If firearms manufacturers, wholesalers and retailers can be held responsible for the actions of people over whom they have no control, the same standards could theoretically be used against other industries. Imagine legal actions against manufacturers of such common items as baseball bats, chainsaws or knives because someone uses one of these instruments to commit a heinous act.
The case challenges the Protection of Lawful Commerce in Arms Act (PLCAA), passed by Congress in 2005 as a response to a series of so-called “junk lawsuits” filed against the gun industry. Nine families of Sandy Hook victims, and one survivor are involved in the Connecticut lawsuit. The judge’s ruling, which may be read here, was hailed by plaintiffs’ attorneys.
The gun prohibition lobby may be salivating this morning over the prospects of winning this lawsuit. This is the same lobby that uses the term “common sense” to justify any manner of gun control, up to bans on certain classes of firearms.
Perhaps it is “common sense” that is on trial. Consider the facts in this case.
“Suing gun makers and gun stores for selling a weapon used by a deranged young man to slaughter people is not unlike suing the maker and seller of a car that a demented driver slams into a crowd of people.”-USA Today editorial, April 13
The Sandy Hook lawsuit, as explained by the Wall Street Journal, appears to focus on an exception to the PLCAA called a “negligent entrustment claim.” According to the newspaper, “Under such a claim, a seller can be held liable for supplying a product to a person it reasonably could have known posed a risk to themselves or others.”
But Adam Lanza, who killed 26 children and staff at the school in December 2012, didn’t buy the rifle. His mother, Nancy, was the buyer. She appears to have complied with Connecticut and federal laws when she bought the gun from Riverview Sales, Inc., in east Windsor, Conn. She did not commit the crime, and was actually Adam’s first victim. He murdered her at their home and took her guns to the school.
This raises what should be the most important question about this case. How could Remington, Bushmaster, Riverview or firearms distributor Camfour, Inc., possibly know or even suspect that the firearm Nancy Lanza bought would later be used by her son – who was not their customer and, with the possible exception of the gun shop, they probably didn’t even know existed – to commit mass murder?

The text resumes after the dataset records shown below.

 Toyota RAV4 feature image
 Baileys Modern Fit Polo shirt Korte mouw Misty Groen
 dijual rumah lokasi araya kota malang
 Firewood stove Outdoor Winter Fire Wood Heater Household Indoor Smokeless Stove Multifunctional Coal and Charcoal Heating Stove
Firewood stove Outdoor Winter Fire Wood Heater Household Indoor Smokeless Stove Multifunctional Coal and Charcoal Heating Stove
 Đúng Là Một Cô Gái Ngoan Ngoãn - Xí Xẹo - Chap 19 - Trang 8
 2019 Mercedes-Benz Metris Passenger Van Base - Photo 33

According to the 18-page decision by Connecticut Superior Court Judge Barbara Bellis, “(Adam) Lanza…used the weapon, which was designed for military use and engineered to deliver maximum carnage with extreme efficiency.” Experienced gun owners would quickly rebut that argument, noting that the firearm in question, a Bushmaster AR-15 rifle, was not designed for military use at all, but only resembles such a firearm. The AR-15 is a semi-auto rifle designed for sport and utility purposes, including hunting, competition, recreation and even home defense.
The ruling also states, “The plaintiffs further allege that the defendants, all makers and sellers of the Bushmaster XM15-E2S, know that civilians are unfit to operate AR-15s…” Millions of AR-15 owners are veterans of the armed forces, and are certainly “fit” to operate such rifles. Many are currently civilian law enforcement. Millions more are simply private citizens who have grown up around such firearms and use them for the purposes detailed above.

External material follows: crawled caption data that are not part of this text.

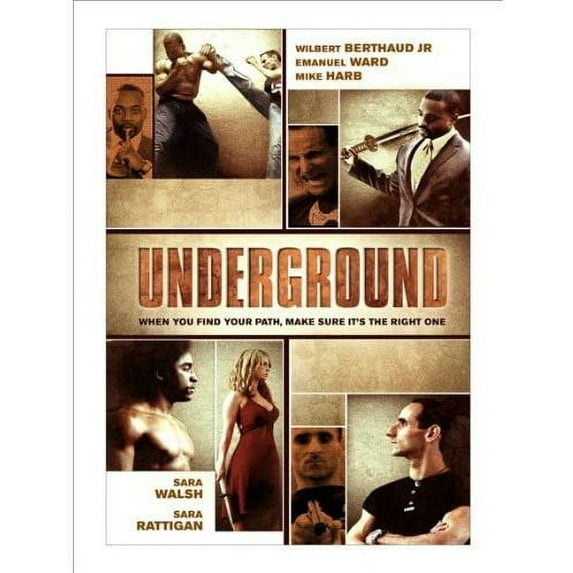 Underground
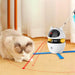 Vibe Geeks Interactive Indoor Electric Laser And Chasing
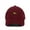 Burgundy, variant on Wild Buffalo Baseball Cap Embroidered Cotton Adjustable Dad Hat Olive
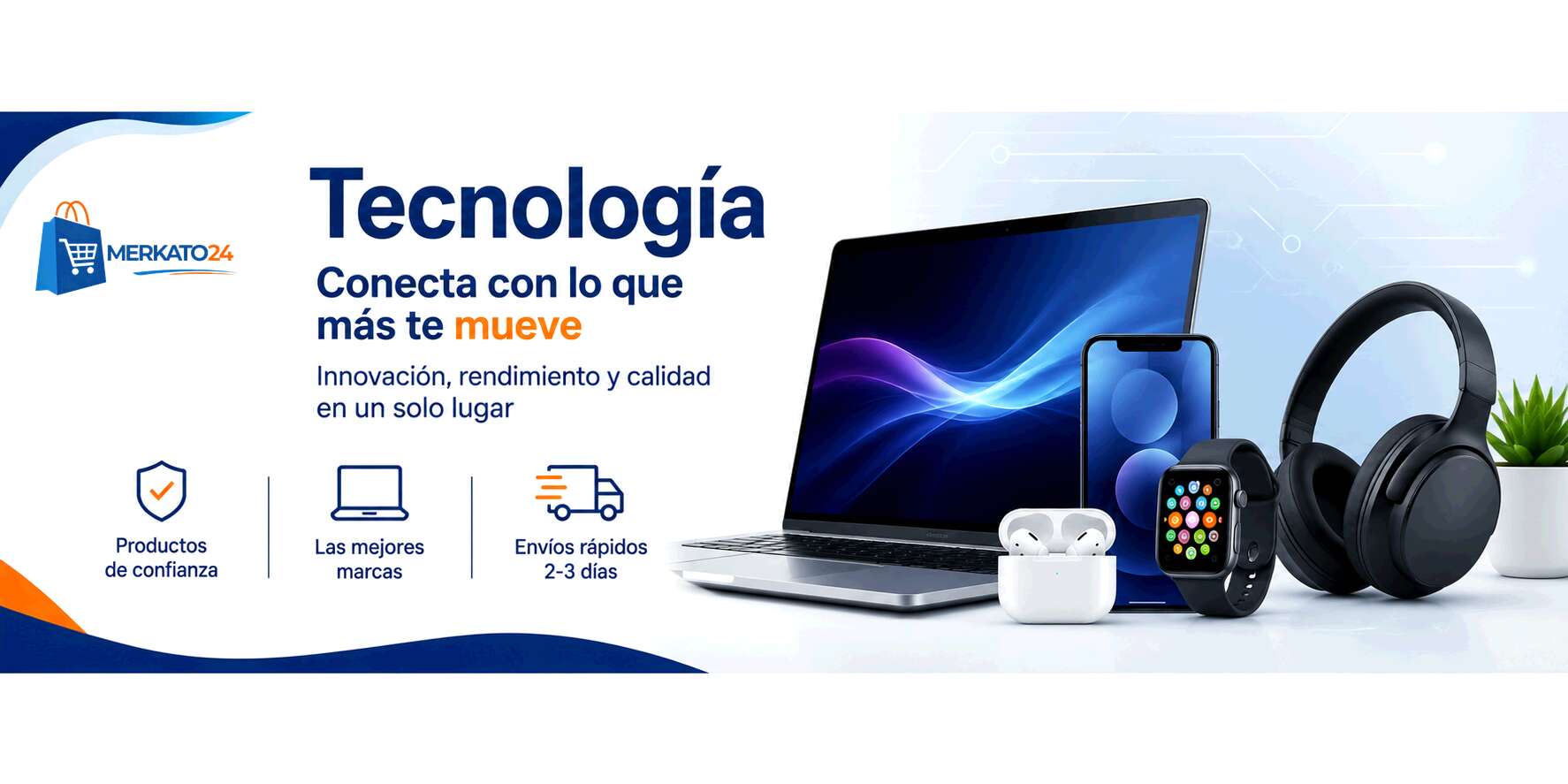 Tecnología – Innovación para tu vida digital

Even USA Today editorialized against such lawsuits. Two days ago, the newspaper stated, “Suing gun makers and gun stores for selling a weapon used by a deranged young man to slaughter people is not unlike suing the maker and seller of a car that a demented driver slams into a crowd of people.”

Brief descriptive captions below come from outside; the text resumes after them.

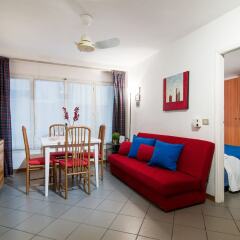 Апартаменты Ponte Vecchio Florence Apartment комната для гостей фото 2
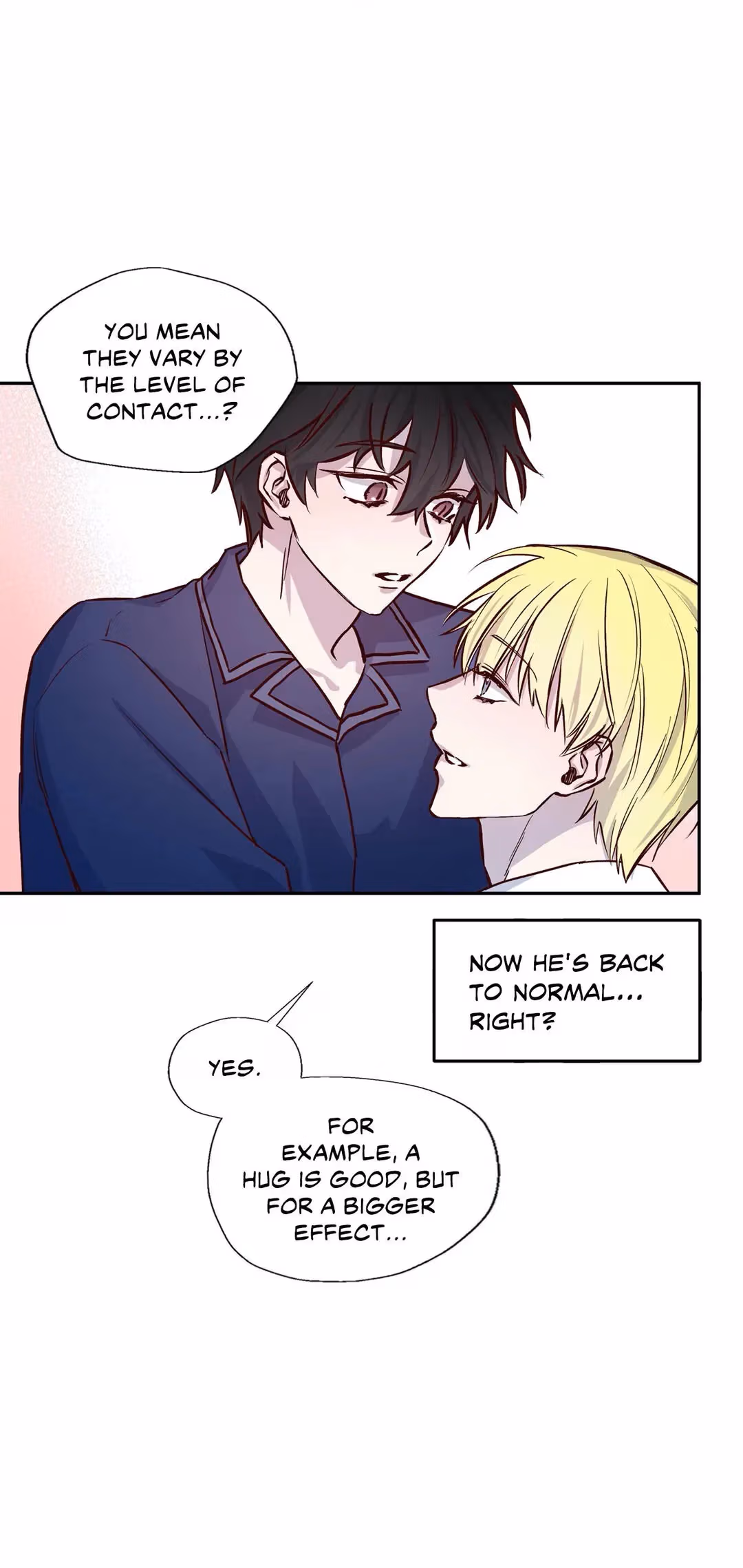 Escape, Ray Chapter 4 page 24 - 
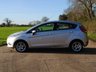 USED 2012 12 FORD FIESTA 1.4 Zetec Hatchback 5dr Petrol Automatic (154 g/km, 94 bhp) www.suffolkcarcentre.co.uk - Located at Ilketshall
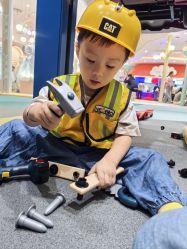 -奈尔宝家庭中心·亲子餐厅(苏州大悦城店)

Forget Remington and think pickup trucks. Yesterday, a 19-year-old man driving a Dodge 4X4 pickup on a suspended license plowed into several Maple Valley middle school students before crashing into some bushes. Should the driver, who reportedly has a “history of seizures,” according to the Seattle Times, be held responsible for this crash, or will the families of those youngsters sue the truck manufacturer and the car dealer?
Some may think it ironic that plaintiffs in the Connecticut case want to use what might be called “a loophole” in the PLCAA to hold the firearms industry liable for crimes committed by people using their products. Gun control proponents have long complained about “loopholes” that allow people to exercise their Second Amendment rights without having some government agency crawl all over their privacy.
Proponents of the Connecticut lawsuit think it will create a fracture in the PLCAA. What could be the unintended consequence from this is that they might really open Pandora’s Box.